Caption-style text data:
* * * * *

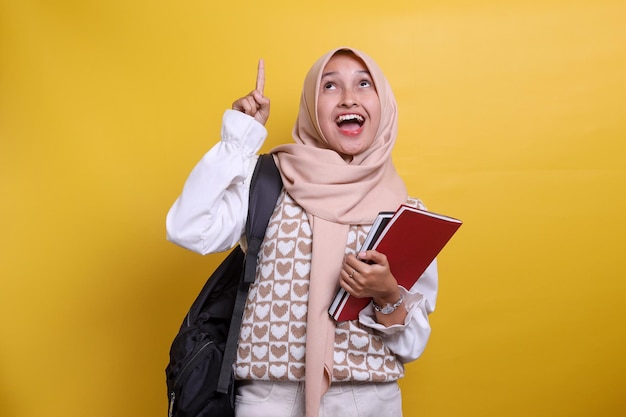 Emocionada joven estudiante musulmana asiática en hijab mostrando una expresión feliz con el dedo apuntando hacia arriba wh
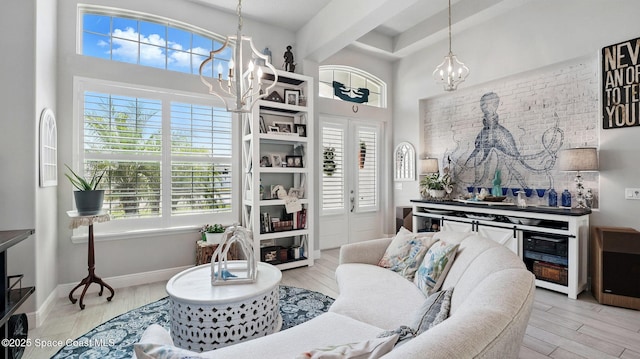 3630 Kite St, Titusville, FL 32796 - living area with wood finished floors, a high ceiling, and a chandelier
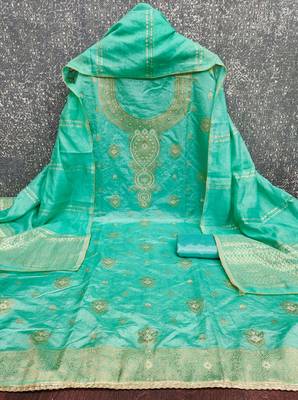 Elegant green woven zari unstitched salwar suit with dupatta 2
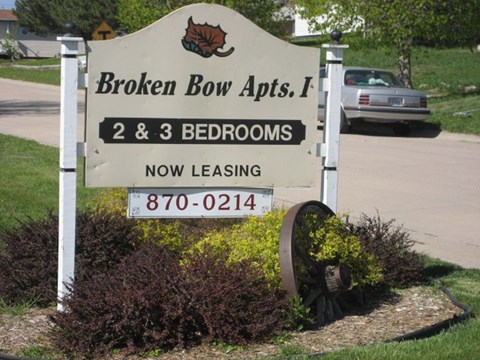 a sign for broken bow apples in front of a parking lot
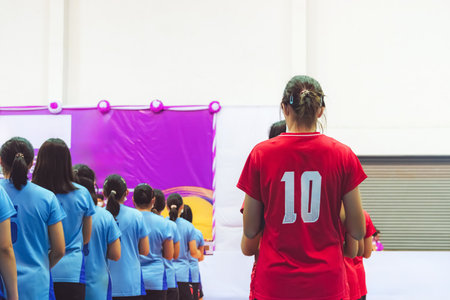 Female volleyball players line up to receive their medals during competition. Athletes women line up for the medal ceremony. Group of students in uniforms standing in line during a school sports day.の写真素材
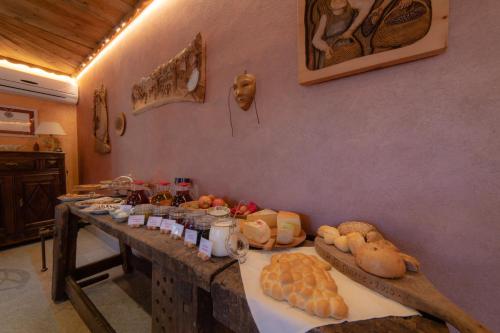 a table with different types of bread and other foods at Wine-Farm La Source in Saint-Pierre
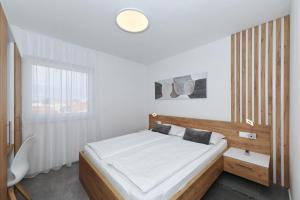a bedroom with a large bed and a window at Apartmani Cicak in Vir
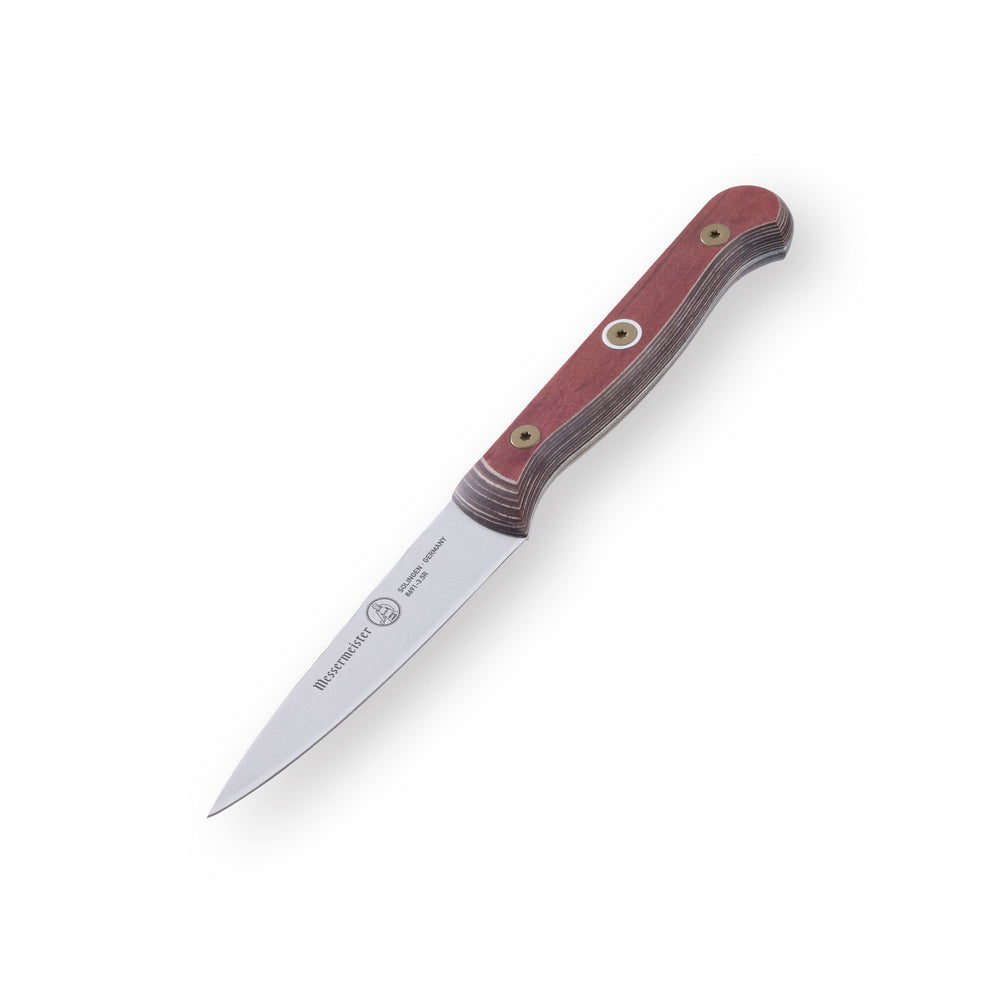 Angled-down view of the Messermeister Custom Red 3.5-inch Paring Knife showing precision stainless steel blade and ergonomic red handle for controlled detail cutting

* * * * *

What this task involves: Please copy the material above line for line, leaving out the pictures.

Exercise result:
 Emocionada joven estudiante musulmana asiática en hijab mostrando una expresión feliz con el dedo apuntando hacia arriba wh
 3630 Kite St, Titusville, FL 32796 - living area with wood finished floors, a high ceiling, and a chandelier
 Elegant green woven zari unstitched salwar suit with dupatta 2
 a sign for broken bow apples in front of a parking lot
 Female volleyball players line up to receive their medals during competition. Athletes women line up for the medal ceremony. Group of students in uniforms standing in line during a school sports day.の写真素材
 a table with different types of bread and other foods at Wine-Farm La Source in Saint-Pierre
a bedroom with a large bed and a window at Apartmani Cicak in Vir
 Angled-down view of the Messermeister Custom Red 3.5-inch Paring Knife showing precision stainless steel blade and ergonomic red handle for controlled detail cutting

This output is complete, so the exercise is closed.